いつもは素晴らし絵のついた旅行記で見せてくれるかっぱさん。
話題になっていたのは知っていたけれど、なんとなく敬遠していたけど、借りてみたら、やっぱり造り物より実際に体験した方の戦争のお話しはすごいと思った。
辛かっただろうに、どこか胃がいたくなるような書き方はせず、読みやすい。
私たちみたいに、戦争を体験していない世代は、是非読むべき一冊だと思う。
妹尾さんは、幕の内かなんかで、その自由奔放ぶりにショックをうけたんだけど、その臨機応変ぶりの基本を見た気がした。
神戸在住の方は読んで、真に迫るものがあると思う。
確かに、彼の母親にはイライラする時がある。
私も結構きれいごとを言いがちなので、気をつけなければならないと思った。
父親は賢いヒトである。

輪郭ラベル付けの記録
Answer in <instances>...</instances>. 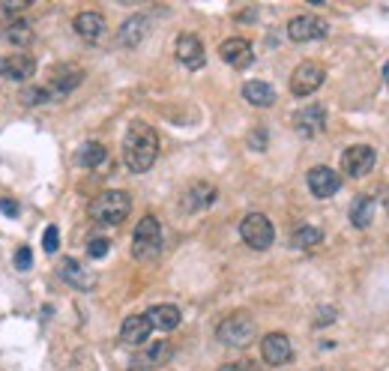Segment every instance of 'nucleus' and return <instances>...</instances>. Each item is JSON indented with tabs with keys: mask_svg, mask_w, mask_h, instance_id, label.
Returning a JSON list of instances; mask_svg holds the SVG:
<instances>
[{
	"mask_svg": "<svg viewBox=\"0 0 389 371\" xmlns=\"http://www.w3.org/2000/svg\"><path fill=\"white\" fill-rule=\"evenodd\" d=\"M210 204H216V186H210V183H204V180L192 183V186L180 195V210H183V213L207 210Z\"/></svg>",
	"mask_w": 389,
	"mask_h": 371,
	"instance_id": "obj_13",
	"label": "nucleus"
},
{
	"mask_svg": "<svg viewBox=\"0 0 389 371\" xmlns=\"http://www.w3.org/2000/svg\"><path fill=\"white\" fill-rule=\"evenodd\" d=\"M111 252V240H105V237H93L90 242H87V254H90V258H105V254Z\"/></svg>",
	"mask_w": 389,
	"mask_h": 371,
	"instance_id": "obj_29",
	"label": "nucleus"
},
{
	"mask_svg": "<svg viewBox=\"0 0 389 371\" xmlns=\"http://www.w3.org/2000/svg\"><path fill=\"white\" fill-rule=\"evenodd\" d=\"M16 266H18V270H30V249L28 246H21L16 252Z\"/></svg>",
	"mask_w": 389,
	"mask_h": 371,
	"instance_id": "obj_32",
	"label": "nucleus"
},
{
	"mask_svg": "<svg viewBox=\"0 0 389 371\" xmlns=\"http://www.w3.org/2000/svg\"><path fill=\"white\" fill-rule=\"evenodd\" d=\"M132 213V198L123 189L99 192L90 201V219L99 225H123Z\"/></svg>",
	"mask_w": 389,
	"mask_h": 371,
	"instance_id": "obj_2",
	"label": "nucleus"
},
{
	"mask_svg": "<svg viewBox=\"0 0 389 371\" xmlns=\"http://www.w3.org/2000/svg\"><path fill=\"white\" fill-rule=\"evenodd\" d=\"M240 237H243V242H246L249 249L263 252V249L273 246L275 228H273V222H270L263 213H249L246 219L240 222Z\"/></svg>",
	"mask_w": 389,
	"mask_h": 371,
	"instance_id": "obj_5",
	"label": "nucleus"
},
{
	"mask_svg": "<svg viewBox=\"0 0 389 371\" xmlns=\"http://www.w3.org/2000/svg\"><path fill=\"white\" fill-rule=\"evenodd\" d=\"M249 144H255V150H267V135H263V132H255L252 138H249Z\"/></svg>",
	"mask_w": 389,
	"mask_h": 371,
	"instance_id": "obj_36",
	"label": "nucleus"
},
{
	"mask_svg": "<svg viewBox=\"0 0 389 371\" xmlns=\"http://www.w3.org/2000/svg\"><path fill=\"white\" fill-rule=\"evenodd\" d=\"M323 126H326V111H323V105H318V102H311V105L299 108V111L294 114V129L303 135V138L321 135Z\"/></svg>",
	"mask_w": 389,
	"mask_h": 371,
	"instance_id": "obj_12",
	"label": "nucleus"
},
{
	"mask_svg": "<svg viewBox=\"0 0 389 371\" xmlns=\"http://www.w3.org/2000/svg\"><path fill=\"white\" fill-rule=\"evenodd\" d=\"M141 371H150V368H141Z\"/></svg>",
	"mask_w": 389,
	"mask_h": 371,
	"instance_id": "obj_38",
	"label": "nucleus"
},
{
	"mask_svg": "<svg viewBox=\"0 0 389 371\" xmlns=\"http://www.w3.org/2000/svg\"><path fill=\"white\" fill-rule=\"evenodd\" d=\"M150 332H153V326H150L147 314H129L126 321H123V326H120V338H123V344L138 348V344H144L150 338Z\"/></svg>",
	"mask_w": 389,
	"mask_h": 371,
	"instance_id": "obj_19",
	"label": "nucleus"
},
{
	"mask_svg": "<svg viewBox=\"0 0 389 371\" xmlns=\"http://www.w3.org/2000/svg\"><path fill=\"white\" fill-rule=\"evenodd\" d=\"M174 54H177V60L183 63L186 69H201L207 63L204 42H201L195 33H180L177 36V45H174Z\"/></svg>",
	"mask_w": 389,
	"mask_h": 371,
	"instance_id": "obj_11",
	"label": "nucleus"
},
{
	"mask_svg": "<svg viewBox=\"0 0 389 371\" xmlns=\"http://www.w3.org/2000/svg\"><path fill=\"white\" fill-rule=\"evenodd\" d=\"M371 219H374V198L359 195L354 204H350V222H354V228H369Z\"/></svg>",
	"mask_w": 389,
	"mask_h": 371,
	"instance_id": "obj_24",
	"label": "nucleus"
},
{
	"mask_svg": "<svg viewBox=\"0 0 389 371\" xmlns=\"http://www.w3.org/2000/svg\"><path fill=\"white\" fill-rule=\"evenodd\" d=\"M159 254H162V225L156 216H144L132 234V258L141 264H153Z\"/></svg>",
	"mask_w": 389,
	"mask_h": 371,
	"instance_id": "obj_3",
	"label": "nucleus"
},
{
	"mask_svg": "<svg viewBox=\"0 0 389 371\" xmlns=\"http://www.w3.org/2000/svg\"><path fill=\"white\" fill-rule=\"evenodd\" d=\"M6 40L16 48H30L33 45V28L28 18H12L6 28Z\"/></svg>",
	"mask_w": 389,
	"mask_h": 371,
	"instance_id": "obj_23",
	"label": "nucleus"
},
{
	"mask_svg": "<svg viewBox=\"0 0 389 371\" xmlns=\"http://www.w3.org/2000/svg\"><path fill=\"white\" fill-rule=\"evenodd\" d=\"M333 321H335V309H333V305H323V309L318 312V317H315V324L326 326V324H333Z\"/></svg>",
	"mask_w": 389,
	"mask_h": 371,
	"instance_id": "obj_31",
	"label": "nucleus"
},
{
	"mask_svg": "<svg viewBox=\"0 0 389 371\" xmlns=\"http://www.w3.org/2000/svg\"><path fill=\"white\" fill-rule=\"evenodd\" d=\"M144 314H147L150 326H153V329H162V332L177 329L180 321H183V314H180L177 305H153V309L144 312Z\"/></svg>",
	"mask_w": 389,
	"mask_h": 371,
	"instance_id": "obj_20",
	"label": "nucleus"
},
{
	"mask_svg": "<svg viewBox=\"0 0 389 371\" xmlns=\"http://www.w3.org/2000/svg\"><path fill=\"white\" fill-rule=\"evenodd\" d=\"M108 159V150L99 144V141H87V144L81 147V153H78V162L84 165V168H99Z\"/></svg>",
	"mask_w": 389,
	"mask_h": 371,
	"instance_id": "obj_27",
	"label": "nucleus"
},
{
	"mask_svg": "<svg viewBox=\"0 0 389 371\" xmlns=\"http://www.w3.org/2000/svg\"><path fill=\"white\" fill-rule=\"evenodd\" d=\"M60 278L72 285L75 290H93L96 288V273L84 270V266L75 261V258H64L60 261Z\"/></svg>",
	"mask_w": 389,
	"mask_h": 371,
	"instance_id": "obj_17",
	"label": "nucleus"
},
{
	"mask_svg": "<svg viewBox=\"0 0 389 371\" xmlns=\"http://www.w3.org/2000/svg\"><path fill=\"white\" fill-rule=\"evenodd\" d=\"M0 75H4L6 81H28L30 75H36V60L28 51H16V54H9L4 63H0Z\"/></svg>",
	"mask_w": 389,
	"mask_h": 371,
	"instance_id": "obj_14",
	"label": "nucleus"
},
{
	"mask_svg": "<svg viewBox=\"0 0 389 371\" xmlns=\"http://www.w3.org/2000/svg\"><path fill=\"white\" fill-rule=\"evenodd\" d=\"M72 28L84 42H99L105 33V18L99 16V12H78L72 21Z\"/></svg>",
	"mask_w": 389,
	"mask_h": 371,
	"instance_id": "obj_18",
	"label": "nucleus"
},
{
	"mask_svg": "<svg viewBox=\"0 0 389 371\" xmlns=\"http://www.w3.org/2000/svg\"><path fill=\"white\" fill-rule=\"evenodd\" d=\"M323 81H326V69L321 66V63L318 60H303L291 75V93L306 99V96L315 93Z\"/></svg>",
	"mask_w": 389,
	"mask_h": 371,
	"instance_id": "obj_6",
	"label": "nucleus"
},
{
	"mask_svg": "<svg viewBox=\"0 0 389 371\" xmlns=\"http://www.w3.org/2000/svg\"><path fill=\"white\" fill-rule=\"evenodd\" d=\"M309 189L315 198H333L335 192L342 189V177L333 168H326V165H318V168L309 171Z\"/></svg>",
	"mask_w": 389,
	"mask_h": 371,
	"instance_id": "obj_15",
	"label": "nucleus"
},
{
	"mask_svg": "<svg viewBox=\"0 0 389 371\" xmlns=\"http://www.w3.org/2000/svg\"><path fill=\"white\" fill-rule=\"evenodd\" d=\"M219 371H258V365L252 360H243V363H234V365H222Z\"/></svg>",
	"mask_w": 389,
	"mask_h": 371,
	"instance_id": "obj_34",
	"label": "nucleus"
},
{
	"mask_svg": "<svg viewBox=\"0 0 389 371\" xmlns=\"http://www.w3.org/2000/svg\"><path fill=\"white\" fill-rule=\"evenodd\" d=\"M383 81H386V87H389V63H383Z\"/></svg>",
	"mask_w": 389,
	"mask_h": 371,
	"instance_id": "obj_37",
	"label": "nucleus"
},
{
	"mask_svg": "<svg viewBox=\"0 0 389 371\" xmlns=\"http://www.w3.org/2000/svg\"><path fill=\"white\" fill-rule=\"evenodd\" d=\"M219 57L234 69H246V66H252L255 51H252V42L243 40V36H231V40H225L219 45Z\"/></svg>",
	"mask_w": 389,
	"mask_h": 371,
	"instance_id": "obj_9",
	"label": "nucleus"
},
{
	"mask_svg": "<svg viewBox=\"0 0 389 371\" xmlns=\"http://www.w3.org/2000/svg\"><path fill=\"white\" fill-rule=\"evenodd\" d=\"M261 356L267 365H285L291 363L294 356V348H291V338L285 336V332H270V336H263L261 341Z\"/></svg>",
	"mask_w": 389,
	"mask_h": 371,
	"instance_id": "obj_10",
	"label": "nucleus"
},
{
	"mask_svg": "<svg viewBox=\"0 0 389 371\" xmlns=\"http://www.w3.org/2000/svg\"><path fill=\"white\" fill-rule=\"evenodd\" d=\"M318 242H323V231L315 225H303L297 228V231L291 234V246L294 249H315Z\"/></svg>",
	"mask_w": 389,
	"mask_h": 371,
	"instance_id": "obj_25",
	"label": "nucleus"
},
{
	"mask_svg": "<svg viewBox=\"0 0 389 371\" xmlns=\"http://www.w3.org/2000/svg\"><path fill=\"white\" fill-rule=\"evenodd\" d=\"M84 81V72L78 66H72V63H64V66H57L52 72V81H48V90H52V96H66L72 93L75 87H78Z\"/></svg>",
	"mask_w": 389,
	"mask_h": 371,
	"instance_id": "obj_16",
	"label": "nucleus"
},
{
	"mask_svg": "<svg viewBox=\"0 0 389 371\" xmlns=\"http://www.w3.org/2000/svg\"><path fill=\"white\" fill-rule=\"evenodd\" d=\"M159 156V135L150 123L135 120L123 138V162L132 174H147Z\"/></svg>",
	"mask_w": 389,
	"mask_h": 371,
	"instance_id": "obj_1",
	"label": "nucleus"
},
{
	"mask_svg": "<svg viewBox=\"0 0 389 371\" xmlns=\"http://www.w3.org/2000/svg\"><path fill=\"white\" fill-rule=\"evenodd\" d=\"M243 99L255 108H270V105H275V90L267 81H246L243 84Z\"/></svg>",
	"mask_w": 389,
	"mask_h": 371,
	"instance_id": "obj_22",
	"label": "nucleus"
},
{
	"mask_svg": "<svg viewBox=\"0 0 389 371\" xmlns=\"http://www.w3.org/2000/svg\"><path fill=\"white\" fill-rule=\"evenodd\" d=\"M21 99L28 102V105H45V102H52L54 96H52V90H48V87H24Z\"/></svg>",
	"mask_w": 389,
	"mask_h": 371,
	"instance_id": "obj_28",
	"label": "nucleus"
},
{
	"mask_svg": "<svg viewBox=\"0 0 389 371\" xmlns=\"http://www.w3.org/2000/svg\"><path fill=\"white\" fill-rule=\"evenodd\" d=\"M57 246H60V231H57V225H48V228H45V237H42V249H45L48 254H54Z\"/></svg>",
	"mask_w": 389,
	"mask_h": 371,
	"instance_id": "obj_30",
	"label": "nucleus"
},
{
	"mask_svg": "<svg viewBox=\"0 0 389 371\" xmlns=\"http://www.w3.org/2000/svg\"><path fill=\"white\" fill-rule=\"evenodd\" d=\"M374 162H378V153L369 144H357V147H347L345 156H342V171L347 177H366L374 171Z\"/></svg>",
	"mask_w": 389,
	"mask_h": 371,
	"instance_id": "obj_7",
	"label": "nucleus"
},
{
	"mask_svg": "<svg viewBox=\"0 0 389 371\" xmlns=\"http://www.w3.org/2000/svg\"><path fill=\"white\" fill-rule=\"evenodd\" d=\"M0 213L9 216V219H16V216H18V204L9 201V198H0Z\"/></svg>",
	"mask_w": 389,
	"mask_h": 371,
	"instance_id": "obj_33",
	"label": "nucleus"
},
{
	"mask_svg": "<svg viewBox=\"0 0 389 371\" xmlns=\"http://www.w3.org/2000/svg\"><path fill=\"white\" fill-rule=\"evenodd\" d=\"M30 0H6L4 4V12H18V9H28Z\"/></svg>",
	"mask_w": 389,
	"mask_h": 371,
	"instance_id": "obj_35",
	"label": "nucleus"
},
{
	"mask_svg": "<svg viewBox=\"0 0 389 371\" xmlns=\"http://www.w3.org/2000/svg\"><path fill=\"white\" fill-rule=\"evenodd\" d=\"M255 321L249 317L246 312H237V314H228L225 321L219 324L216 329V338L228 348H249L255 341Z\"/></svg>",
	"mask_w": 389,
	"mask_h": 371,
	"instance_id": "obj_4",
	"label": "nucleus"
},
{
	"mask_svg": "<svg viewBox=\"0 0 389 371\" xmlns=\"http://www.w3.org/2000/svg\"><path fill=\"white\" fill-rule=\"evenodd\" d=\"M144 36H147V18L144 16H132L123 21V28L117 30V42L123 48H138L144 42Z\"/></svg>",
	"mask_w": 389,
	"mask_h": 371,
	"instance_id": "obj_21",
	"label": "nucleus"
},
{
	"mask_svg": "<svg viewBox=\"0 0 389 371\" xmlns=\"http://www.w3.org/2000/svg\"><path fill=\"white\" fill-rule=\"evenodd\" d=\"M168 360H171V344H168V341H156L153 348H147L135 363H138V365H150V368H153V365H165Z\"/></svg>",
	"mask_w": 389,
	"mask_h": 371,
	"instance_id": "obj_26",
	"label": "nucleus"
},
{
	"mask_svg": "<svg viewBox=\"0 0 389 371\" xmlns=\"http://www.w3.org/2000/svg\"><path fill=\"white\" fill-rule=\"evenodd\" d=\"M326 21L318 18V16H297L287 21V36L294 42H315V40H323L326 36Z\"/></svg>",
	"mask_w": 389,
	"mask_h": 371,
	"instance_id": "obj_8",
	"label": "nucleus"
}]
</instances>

### やること
(a) 本の感想の「私たちみたいに、戦争を体験していない世代は、是非読むべき一冊だと思う。」から下の「私も結構きれいごとを言いがちなので、気をつけなければならないと思った。」まで、一字も変えずに書き写してください。
(b) 本の感想で「話題になっていたのは」から始まる段落を、大事なところは残したまま、もっと短く書き直してください。
この資料は、別のところから持ってきたものです。

### 答えの例
(a)
私たちみたいに、戦争を体験していない世代は、是非読むべき一冊だと思う。
妹尾さんは、幕の内かなんかで、その自由奔放ぶりにショックをうけたんだけど、その臨機応変ぶりの基本を見た気がした。
神戸在住の方は読んで、真に迫るものがあると思う。
確かに、彼の母親にはイライラする時がある。
私も結構きれいごとを言いがちなので、気をつけなければならないと思った。

(b) 話題なのは知っていたが、なんとなく避けていた。借りて読んでみると、作り話より実際に戦争を体験した人の話はすごいと感じた。